Thrust is the force that move the aircraft through the air.Thrust is generated by the propulsion system of the aircraft.
There are different types of propulsion systems develop thrust in different ways, although it usually generated through some application of Newton's Third Law. Propeller is one of the propulsion system.
The purpose of the propeller is to move the aircraft through the air. The propeller consist of two or more blades connected together by a hub.
The hub serves to attach the blades to the engine shaft. .
The blades are made in the shape of an airfoil like wing of an aircraft. When the engine rotates the propeller blades, the blades produce lift. This lift is called thrust and moves the aircraft forward.
most aircraft have propellers that pull the aircraft through the air. These are called tractor propellers. Some aircraft have propellers that push the aircraft. These are called pusher propellers.
Leading Edge of the airfoil is the cutting edge that slices into the air. As the leading edge cuts the air, air flows over the blade face and the cambe side.
Blade Face is the surface of the propeller blade that corresponds to the lower surface of an airfoil or flat side, we called Blade Face.
Blade Back / Thrust Face is the curved surface of the airfoil.
Blade Shank (Root) is the section of the blade nearest the hub.
Blade Tip is the outer end of the blade fartest from the hub.
Plane of Rotation is an imaginary plane perpendicular to the shaft. It is the plane that contains the circle in which the blades rotate.
Blade Angle is formed between the face of an element and the plane of rotation. The blade angle throughout the length of the blade is not the same.
The reason for placing the blade element sections at different angles is because the various sections of the blade travel at different speed.
Each element must be designed as part of the blade to operate at its own best angle of attack to create thrust when revolving at its best design speed
Blade Element are the airfoil sections joined side by side to form the blade airfoil. These elements are placed at different angles in rotation of the plane of rotation.
The reason for placing the blade element sections at different angles is because the various sections of the
blade travel at different speeds. The inner part of the blade section travels slower than the outer part near the tip of the blade. If all the elements along a blade is at the same blade angle, the relative wind
will not strike the elements at the same angle of attack. This is because of the different in velocity of the blade element due to distance from the center of rotation.
The blade has a small twist (due to different angle in each section) in it for a very important reason. When the propeller is spinning round, each section of the blade travel at different speed, The twist in the peopeller blade means that each section advance
forward at the same rate so stopping the propeller from bending.

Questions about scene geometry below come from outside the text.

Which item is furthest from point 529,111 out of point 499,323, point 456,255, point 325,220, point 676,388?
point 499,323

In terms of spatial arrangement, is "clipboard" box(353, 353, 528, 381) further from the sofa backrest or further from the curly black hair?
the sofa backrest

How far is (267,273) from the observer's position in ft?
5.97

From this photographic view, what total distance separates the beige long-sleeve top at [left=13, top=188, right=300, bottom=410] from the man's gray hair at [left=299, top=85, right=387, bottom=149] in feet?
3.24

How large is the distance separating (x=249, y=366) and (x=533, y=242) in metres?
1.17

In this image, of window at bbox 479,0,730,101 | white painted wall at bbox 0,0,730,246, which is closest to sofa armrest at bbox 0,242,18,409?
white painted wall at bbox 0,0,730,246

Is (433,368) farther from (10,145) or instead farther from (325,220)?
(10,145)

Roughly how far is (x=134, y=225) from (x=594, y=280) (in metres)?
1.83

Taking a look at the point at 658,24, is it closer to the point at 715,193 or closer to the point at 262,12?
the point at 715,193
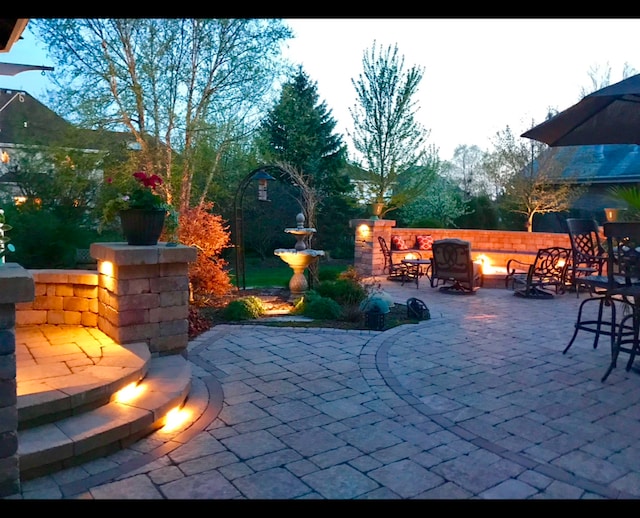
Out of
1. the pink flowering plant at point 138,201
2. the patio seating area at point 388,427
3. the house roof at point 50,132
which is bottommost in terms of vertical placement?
the patio seating area at point 388,427

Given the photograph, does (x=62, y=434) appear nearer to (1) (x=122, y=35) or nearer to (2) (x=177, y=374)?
(2) (x=177, y=374)

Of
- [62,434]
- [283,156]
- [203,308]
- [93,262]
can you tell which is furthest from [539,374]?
[283,156]

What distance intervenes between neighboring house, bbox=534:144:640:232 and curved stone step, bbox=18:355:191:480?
600 inches

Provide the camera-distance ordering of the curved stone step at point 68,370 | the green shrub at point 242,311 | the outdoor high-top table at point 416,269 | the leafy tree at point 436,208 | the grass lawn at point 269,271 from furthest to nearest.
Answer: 1. the leafy tree at point 436,208
2. the grass lawn at point 269,271
3. the outdoor high-top table at point 416,269
4. the green shrub at point 242,311
5. the curved stone step at point 68,370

Thrust is produced by the propeller attached to the engine driveshaft. While the propeller is rotating in flight, each section of the blade has a motion that combines the forward motion of the aircraft with circular movement of the propeller.

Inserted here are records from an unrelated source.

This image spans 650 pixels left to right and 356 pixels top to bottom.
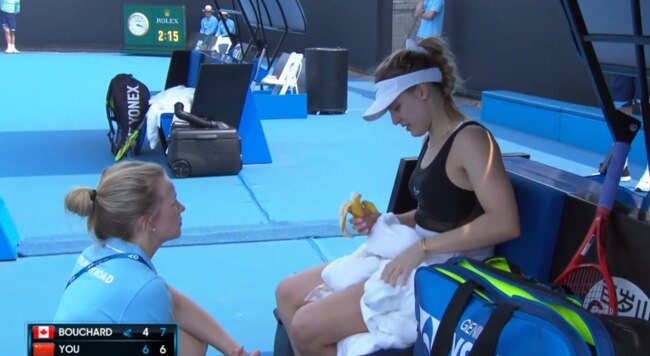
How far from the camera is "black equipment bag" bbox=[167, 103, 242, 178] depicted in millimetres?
7039

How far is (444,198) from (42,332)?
4.84 ft

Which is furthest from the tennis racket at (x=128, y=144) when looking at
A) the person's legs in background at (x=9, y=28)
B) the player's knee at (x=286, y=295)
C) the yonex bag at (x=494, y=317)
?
the person's legs in background at (x=9, y=28)

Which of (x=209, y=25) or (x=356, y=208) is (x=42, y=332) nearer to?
(x=356, y=208)

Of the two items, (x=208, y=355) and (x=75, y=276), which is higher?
(x=75, y=276)

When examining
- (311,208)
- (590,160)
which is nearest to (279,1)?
(590,160)

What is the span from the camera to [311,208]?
19.8 feet

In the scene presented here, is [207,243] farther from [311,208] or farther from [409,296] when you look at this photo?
[409,296]

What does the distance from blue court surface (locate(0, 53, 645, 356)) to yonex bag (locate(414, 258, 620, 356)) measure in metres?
1.46

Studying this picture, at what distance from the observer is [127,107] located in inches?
307

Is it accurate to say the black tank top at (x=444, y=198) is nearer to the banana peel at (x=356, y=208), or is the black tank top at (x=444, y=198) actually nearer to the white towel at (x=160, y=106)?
the banana peel at (x=356, y=208)

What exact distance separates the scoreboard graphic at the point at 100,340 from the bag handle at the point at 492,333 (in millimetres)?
739

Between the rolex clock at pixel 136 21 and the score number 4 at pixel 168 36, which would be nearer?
the rolex clock at pixel 136 21

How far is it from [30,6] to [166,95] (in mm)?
17462

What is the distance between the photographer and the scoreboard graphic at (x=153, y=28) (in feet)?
77.8
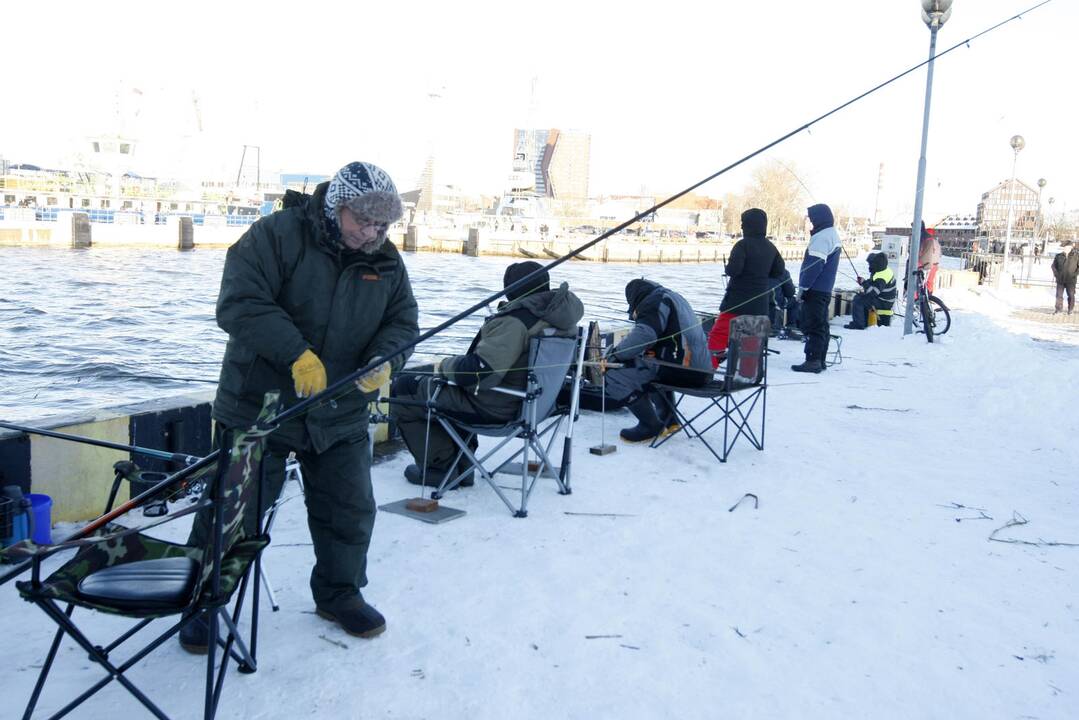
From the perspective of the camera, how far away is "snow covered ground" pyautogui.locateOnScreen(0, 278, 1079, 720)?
276 cm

The slower the speed, the steeper the angle of attack must be to generate lift. Therefore, the shape of the propeller's airfoil (cross section) must chang from the center to the tips. The changing shape of the airfoil (cross section) across the blade results in the twisting shape of the propeller.
Relative Wind is the air that strikes and pass over the airfoil as the airfoil is driven through the air.
Angle of Attack is the angle between the chord of the element and the relative wind. The best efficiency of the propeller is obtained at an angle of attack around 2 to 4 degrees.
Blade Path is the path of the direction of the blade element moves.
Pitch refers to the distance a spiral threaded object moves forward in one revolution. As a wood screw moves forward when turned in wood, same with the propeller move forward when turn in the air.
Geometric Pitch is the theoritical distance a propeller would advance in one revolution.
Effective Pitch is the actual distance a propeller advances in one revolution in the air. The effective pitch is always shorter than geometric pitch due to the air is a fluid and always slip.
Forces and stresses acting on a propeller in flight
acting on a propeller in flight are :
1. Thrust is the air force on the propeller which is parallel to the directionof advance and induce bending stress in the propeller.
2. Centrifugal force is caused by rotation of the propeller and tends to throw the blade out from the center.
3. Torsion or Twisting forces in the blade itself, caused by the resultant of air forces which tend to twist the blades toward a lower blade angle.
acting on a propeller in flight are :
1. Bending stresses are induced by the trust forces. These stresses tend to bend the blade forward as the airplane is moved through the air by the propeller.
2. Tensile stresses are caused by centrifugal force.
3. Torsion stresses are produced in rotating propeller blades by two twisting moments. one of these stresses is caused by the air reaction on the blades and is called
the aerodynamic twisting moment. The another stress is caused by centrifugal force and is called the centrifugal twisting moment.